VARIABLE SELECTION IN FUNCTIONAL DATA CLASSIFICATION: A MAXIMA-HUNTING PROPOSAL

Variable selection is considered in the setting of supervised binary classification with functional data {X(t), t ∈ [0, 1]}. By "variable selection" we mean any dimension-reduction method that leads to the replacement of the whole trajectory {X(t), t ∈ [0, 1]}, with a low-dimensional vector (X(t₁),...,X(td)) still keeping a similar classification error. Our proposal for variable selection is based on the idea of selecting the local maxima (t₁,..., td) of the function ${\mathrm{V}}_{\mathrm{x}}^{2}\left(\mathrm{t}\right) = {\mathrm{V}}^{2}\left(\mathrm{X}\left(\mathrm{t}\right), \mathrm{Y}\right)$, where V denotes the "distance covariance" association measure for random variables due to Székely, Rizzo, and Bakirov (2007). This method provides a simple natural way to deal with the relevance vs. redundancy trade-off which typically appears in variable selection. A result of consistent estimation for the maxima of ${\mathrm{V}}_{\mathrm{x}}^{2}$ is shown.

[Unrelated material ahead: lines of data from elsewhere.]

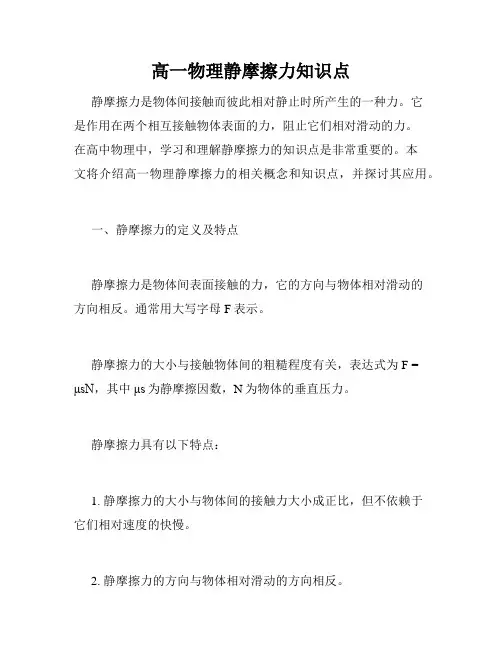 高一物理静摩擦力知识点

静摩擦力是物体间接触而彼此相对静止时所产生的一种力。它是作用在两个相互接触物体表面的力，阻止它们相对滑动的力。在高中物理中，学习和理解静摩擦力的知识点是非常重要的。本文将介绍高一物理静摩擦力的相关概念和知识点，并探讨其应用。

一、静摩擦力的定义及特点

静摩擦力是物体间表面接触的力，它的方向与物体相对滑动的方向相反。通常用大写字母 F 表示。

静摩擦力的大小与接触物体间的粗糙程度有关，表达式为 F = μsN，其中 μs 为静摩擦因数，N 为物体的垂直压力。

静摩擦力具有以下特点：

1. 静摩擦力的大小与物体间的接触力大小成正比，但不依赖于它们相对速度的快慢。

2. 静摩擦力的方向与物体相对滑动的方向相反。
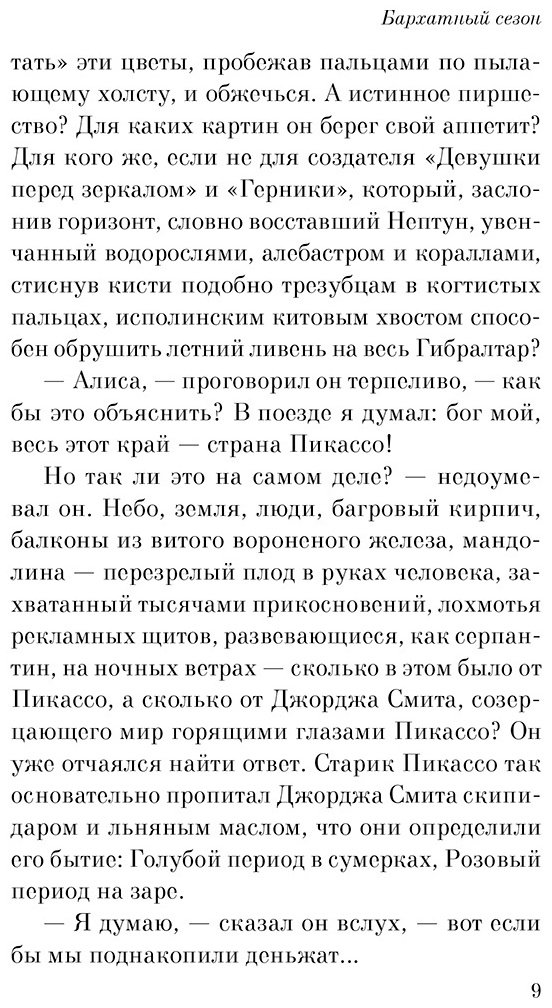 Бархатный сезон

тать» эти цветы, пробежав пальцами по пылающему холсту, и обжечься. А истинное пиршество? Для каких картин он берег свой аппетит? Для кого же, если не для создателя «Девушки перед зеркалом» и «Герники», который, заслонив горизонт, словно восставший Нептун, увенчанный водорослями, алебастром и кораллами, стиснув кисти подобно трезубцам в когтистых пальцах, исполинским китовым хвостом способен обрушить летний ливень на весь Гибралтар?

— Алиса, — проговорил он терпеливо, — как бы это объяснить? В поезде я думал: бог мой, весь этот край — страна Пикассо!

Но так ли это на самом деле? — недоумевал он. Небо, земля, люди, багровый кирпич, балконы из витого вороненого железа, мандолина — перезрелый плод в руках человека, захватанный тысячами прикосновений, лохмотья рекламных щитов, развевающиеся, как серпантин, на ночных ветрах — сколько в этом было от Пикассо, а сколько от Джорджа Смита, созерцающего мир горящими глазами Пикассо? Он уже отчаялся найти ответ. Старик Пикассо так основательно пропитал Джорджа Смита скипидаром и льняным маслом, что они определили его бытие: Голубой период в сумерках, Розовый период на заре.

— Я думаю, — сказал он вслух, — вот если бы мы поднакопили деньжат...

9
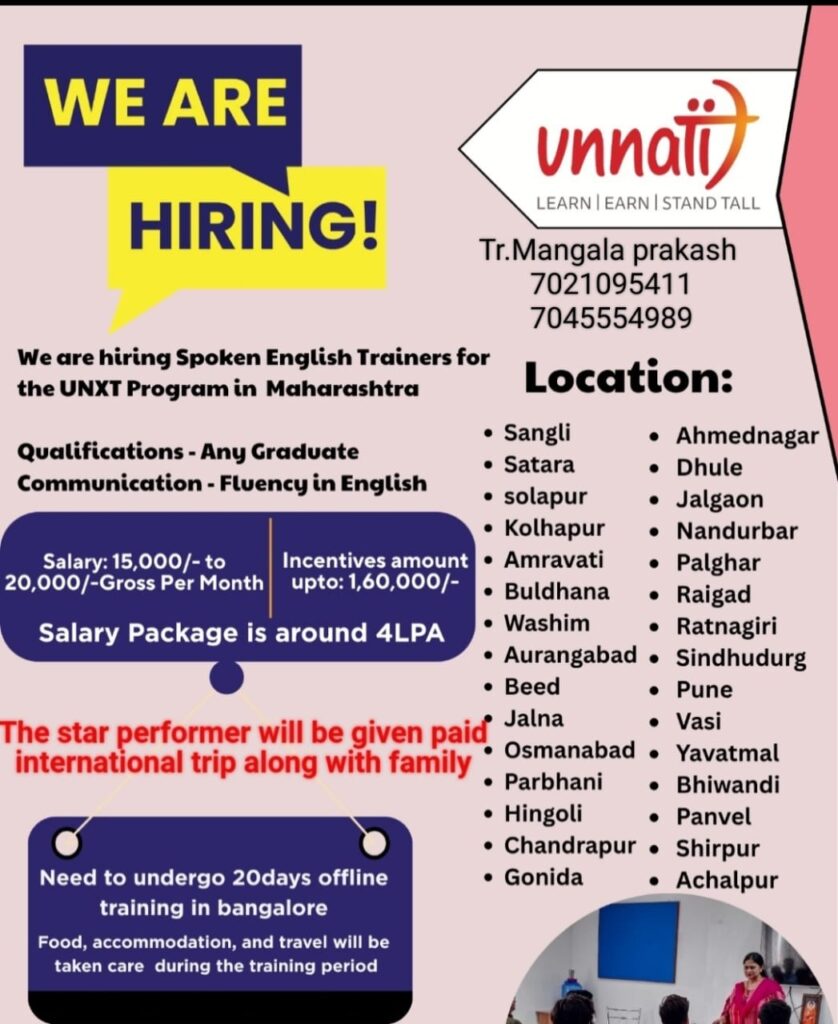 WE ARE HIRING!

unnati
LEARN | EARN | STAND TALL

Tr.Mangala prakash
7021095411
7045554989

We are hiring Spoken English Trainers for the UNXT Program in Maharashtra

Qualifications - Any Graduate
Communication - Fluency in English

Salary: 15,000/- to 20,000/-Gross Per Month

Incentives amount upto: 1,60,000/-

Salary Package is around 4LPA

The star performer will be given paid international trip along with family

Need to undergo 20days offline training in bangalore

Food, accommodation, and travel will be taken care during the training period

Location:

• Sangli
• Satara
• solapur
• Kolhapur
• Amravati
• Buldhana
• Washim
• Aurangabad
• Beed
• Jalna
• Osmanabad
• Parbhani
• Hingoli
• Chandrapur
• Gonida

• Ahmednagar
• Dhule
• Jalgaon
• Nandurbar
• Palghar
• Raigad
• Ratnagiri
• Sindhudurg
• Pune
• Vasi
• Yavatmal
• Bhiwandi
• Panvel
• Shirpur
• Achalpur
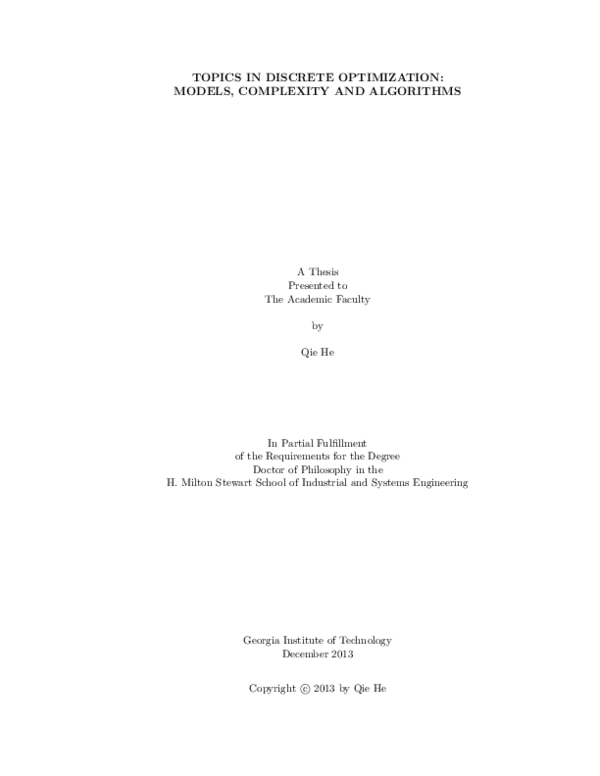 TOPICS IN DISCRETE OPTIMIZATION:
MODELS, COMPLEXITY AND ALGORITHMS

A Thesis
Presented to
The Academic Faculty

by

Qie He

In Partial Fulfillment
of the Requirements for the Degree
Doctor of Philosophy in the
H. Milton Stewart School of Industrial and Systems Engineering

Georgia Institute of Technology
December 2013

Copyright © 2013 by Qie He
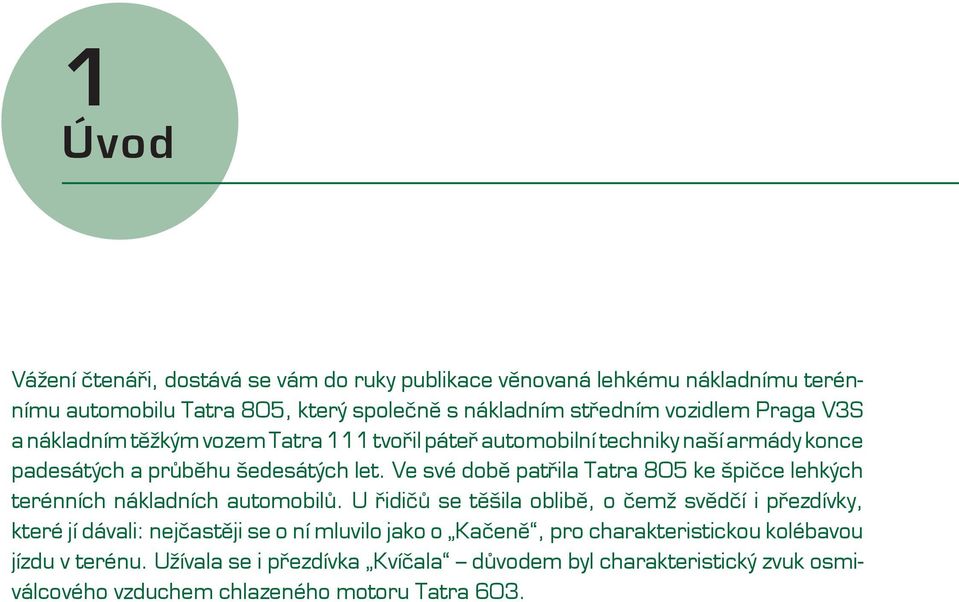 1
Úvod

Vážení čtenáři, dostává se vám do ruky publikace věnovaná lehkému nákladnímu terénnímu automobilu Tatra 805, který společně s nákladním středním vozidlem Praga V3S a nákladním těžkým vozem Tatra 111 tvořil páteř automobilní techniky naší armády konce padesátých a průběhu šedesátých let. Ve své době patřila Tatra 805 ke špičce lehkých terénních nákladních automobilů. U řidičů se těšila oblibě, o čemž svědčí i přezdívky, které jí dávali: nejčastěji se o ní mluvilo jako o „Kačeně“, pro charakteristickou kolébavou jízdu v terénu. Užívala se i přezdívka „Kvíčala“ – důvodem byl charakteristický zvuk osmiválcového vzduchem chlazeného motoru Tatra 603.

We also show different models for the underlying process X(t) under which the relevant information is concentrated on the maxima of ${\mathrm{V}}_{\mathrm{x}}^{2}$. An extensive empirical study is presented, including about 400 simulated models and data examples aimed at comparing our variable selection method with other standard proposals for dimension reduction.